WHAT YOU WILL DO:
Copy out all of the data below word for word, line by line, changing nothing.

INFORMATION GIVEN:
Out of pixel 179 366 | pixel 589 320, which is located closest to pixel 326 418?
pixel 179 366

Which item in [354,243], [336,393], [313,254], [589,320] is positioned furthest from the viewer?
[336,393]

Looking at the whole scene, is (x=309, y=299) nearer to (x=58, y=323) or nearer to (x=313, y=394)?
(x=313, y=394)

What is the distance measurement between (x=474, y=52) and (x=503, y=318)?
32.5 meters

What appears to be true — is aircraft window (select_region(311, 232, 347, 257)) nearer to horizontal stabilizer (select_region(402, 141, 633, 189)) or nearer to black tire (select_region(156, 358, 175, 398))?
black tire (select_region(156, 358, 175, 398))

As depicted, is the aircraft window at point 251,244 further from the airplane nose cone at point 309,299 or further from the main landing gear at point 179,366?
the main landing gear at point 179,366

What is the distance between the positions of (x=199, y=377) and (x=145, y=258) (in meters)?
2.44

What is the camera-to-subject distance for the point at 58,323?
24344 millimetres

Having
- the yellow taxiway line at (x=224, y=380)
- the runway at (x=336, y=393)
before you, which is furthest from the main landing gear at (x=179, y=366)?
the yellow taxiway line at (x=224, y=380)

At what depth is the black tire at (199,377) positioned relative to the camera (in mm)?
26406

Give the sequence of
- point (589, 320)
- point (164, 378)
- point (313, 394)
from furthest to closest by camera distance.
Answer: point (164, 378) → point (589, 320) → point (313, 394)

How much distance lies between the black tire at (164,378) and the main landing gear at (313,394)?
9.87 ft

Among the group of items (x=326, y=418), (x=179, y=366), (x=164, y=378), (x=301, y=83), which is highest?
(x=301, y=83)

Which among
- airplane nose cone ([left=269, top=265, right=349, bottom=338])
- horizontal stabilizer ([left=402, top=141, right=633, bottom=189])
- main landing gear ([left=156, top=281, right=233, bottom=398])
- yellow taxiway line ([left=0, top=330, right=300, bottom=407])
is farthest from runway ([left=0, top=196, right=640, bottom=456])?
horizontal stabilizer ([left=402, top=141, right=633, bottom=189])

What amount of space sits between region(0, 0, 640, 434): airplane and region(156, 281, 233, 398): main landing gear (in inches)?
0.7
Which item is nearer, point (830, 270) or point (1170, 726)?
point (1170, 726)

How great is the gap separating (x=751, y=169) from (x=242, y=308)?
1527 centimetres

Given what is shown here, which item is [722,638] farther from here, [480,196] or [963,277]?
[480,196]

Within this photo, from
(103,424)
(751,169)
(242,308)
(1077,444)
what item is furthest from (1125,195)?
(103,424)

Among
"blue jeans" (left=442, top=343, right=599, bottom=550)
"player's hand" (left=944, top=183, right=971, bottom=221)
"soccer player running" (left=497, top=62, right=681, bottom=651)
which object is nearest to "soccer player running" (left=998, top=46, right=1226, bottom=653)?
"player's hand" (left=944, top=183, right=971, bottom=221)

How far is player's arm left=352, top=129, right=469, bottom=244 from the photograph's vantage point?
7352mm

EXERCISE RESULT:
Out of pixel 179 366 | pixel 589 320, which is located closest to pixel 326 418?
pixel 179 366

Which item in [354,243], [336,393], [313,254], [589,320] is positioned furthest from the viewer?
[336,393]

Looking at the whole scene, is (x=309, y=299) nearer to (x=58, y=323) or nearer to (x=313, y=394)?
(x=313, y=394)

What is the distance measurement between (x=474, y=52) and (x=503, y=318)?
32.5 meters

What appears to be true — is aircraft window (select_region(311, 232, 347, 257)) nearer to horizontal stabilizer (select_region(402, 141, 633, 189)) or nearer to black tire (select_region(156, 358, 175, 398))?
black tire (select_region(156, 358, 175, 398))

As depicted, is the aircraft window at point 251,244 further from the airplane nose cone at point 309,299 or further from the main landing gear at point 179,366?
the main landing gear at point 179,366

What is the distance between the positions of (x=199, y=377) and (x=145, y=258) (in meters)?
2.44

What is the camera-to-subject distance for the point at 58,323?
24344 millimetres

Having
- the yellow taxiway line at (x=224, y=380)
- the runway at (x=336, y=393)
before you, which is furthest from the main landing gear at (x=179, y=366)?
the yellow taxiway line at (x=224, y=380)

At what depth is the black tire at (199,377) positioned relative to the camera (in mm)?
26406

Give the sequence of
- point (589, 320)
- point (164, 378)
- point (313, 394)
from furthest to closest by camera distance.
Answer: point (164, 378) → point (589, 320) → point (313, 394)

How much distance lies between the black tire at (164,378) and the main landing gear at (313,394)?
9.87 ft

Among the group of items (x=326, y=418), (x=179, y=366), (x=164, y=378), (x=301, y=83), which is highest?
(x=301, y=83)

Which among
- airplane nose cone ([left=269, top=265, right=349, bottom=338])
- horizontal stabilizer ([left=402, top=141, right=633, bottom=189])
- main landing gear ([left=156, top=281, right=233, bottom=398])
- yellow taxiway line ([left=0, top=330, right=300, bottom=407])
is farthest from runway ([left=0, top=196, right=640, bottom=456])?
horizontal stabilizer ([left=402, top=141, right=633, bottom=189])

What amount of space sits between region(0, 0, 640, 434): airplane and region(156, 281, 233, 398): main landing gear (in inches)?
0.7
Which item is nearer, point (830, 270) or point (1170, 726)?
point (1170, 726)

How great is the gap separating (x=751, y=169) from (x=242, y=308)?
1527 centimetres

Given what is shown here, which item is [722,638] farther from here, [480,196] or [963,277]?
[480,196]

Within this photo, from
(103,424)
(751,169)
(242,308)
(1077,444)
what item is furthest from (1125,195)?
(103,424)

Among
"blue jeans" (left=442, top=343, right=599, bottom=550)
"player's hand" (left=944, top=183, right=971, bottom=221)
"soccer player running" (left=497, top=62, right=681, bottom=651)
which object is nearest to "soccer player running" (left=998, top=46, right=1226, bottom=653)?
"player's hand" (left=944, top=183, right=971, bottom=221)

How far is player's arm left=352, top=129, right=469, bottom=244 from the photograph's vantage point?
7352mm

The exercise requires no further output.